* Поставленная задача 1 *
Отредактируйте фрагмент текста между словами «Мария Александровна Каллаш, писавшая» и «на кладбище Сен-Женевьев-де-Буа.» включительно, заменив «журналисткой» на «корреспонденткой».
* Поставленная задача 2 *
Под каким псевдонимом, согласно фрагменту текста, Мария Александровна Каллаш публиковалась до революции?

* Фрагмент текста *

────────────────────

Публикация Александра Павлова
Опубликовано в журнале Звезда, номер 4, 2019
В 1966 году Францию посетила туристическая группа советских писателей с женами: Лев Кассиль и Светлана Собинова, Марк Лисянский и Антонина Копорулина…
Разбирая архив поэта, моего незабвенного учителя, доброго старшего друга и земляка-черноморца, я обнаружил подлинные раритеты литературного русского зарубежья. Надо полагать, издания «серебряного века» с титульными штемпелями библиотеки имени Герцена в Ницце, уникальные рукописи Марк Самойлович Лисянский каким-то образом приобрел во время французского турне: «Букинист у парапета, / Франк мой — весь его барыш… / Я гляжу, гляжу на этот / Непрочитанный Париж».
Вот «Похороны Толстого» — бисерный каллиграфический, почти без помарок, чернильный почерк на четырех листах папиросной бумаги. Вверху — парижский адрес, витиеватый росчерк «М. Каллаш». В конце подпись разборчивее: «М. Курдюмов».
Мария Александровна Каллаш, писавшая под псевдонимом Курдюмов, родилась 18 декабря 1886 года в Тверской губернии. Работала журналисткой. До революции публиковалась также под псевдонимом Гаррис. Принимала деятельное участие в церковной жизни эмиграции, писала о творчестве Василия Розанова, Антона Чехова. Скончалась в Париже 26 февраля 1955 года. Похоронена на кладбище Сен-Женевьев-де-Буа.
Рукопись явно предназначалась для какой-нибудь газетно-журнальной русской редакции Парижа. А запечатленное на бумаге умной, зоркой, талантливой очевидицей трагическое в масштабах всей мыслящей России событие более чем столетней давности, несомненно, заслуживает и нашего, сограждане-современники, читательского внимания.
Все это встает теперь в памяти, как сквозь какую-то завесу, — отдельными кусками, то более четкими, то сливающимися. Сначала вот это: cумерки. Перехожу улицу в Москве у Никитских ворот по размятому, похожему на песок, снегу, и догоняет газетчик, без слов, поспешно, сует мне в руки «Экстренный выпуск». На небольшом тонком его листе густо отпечатано громадным шрифтом: «7 Ноября на станции Астапово скончался Лев Толстой».

────────────────────

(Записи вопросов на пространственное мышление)
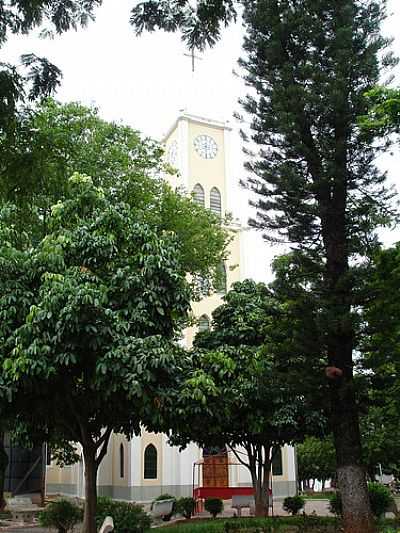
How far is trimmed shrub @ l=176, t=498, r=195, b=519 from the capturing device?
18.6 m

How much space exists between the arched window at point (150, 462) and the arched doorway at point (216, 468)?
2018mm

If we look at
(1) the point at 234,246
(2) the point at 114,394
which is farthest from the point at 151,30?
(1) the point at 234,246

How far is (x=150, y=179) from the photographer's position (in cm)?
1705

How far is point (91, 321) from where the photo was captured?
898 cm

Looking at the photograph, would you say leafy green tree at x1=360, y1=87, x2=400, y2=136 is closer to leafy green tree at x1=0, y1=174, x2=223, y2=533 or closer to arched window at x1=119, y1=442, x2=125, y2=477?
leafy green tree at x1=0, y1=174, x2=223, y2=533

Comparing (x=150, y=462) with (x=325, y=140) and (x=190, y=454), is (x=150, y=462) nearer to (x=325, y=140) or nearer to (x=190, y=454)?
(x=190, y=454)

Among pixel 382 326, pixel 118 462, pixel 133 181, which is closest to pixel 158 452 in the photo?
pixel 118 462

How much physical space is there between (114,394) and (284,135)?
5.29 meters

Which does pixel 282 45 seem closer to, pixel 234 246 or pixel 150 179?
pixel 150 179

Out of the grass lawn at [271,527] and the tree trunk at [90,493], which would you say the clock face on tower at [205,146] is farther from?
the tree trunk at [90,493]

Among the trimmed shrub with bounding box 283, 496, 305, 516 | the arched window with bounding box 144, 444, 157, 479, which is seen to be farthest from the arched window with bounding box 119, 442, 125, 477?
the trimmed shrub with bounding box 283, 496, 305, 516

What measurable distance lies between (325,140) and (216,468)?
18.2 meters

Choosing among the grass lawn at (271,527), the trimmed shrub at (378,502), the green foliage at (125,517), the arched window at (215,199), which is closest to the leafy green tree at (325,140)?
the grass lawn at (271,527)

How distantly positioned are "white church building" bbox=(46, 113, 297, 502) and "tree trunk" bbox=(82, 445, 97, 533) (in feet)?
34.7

────────────────────

* Полный ответ 1 *
Мария Александровна Каллаш, писавшая под псевдонимом Курдюмов, родилась 18 декабря 1886 года в Тверской губернии. Работала корреспонденткой. До революции публиковалась также под псевдонимом Гаррис. Принимала деятельное участие в церковной жизни эмиграции, писала о творчестве Василия Розанова, Антона Чехова. Скончалась в Париже 26 февраля 1955 года. Похоронена на кладбище Сен-Женевьев-де-Буа.

* Полный ответ 2 *
До революции она публиковалась под псевдонимом Гаррис.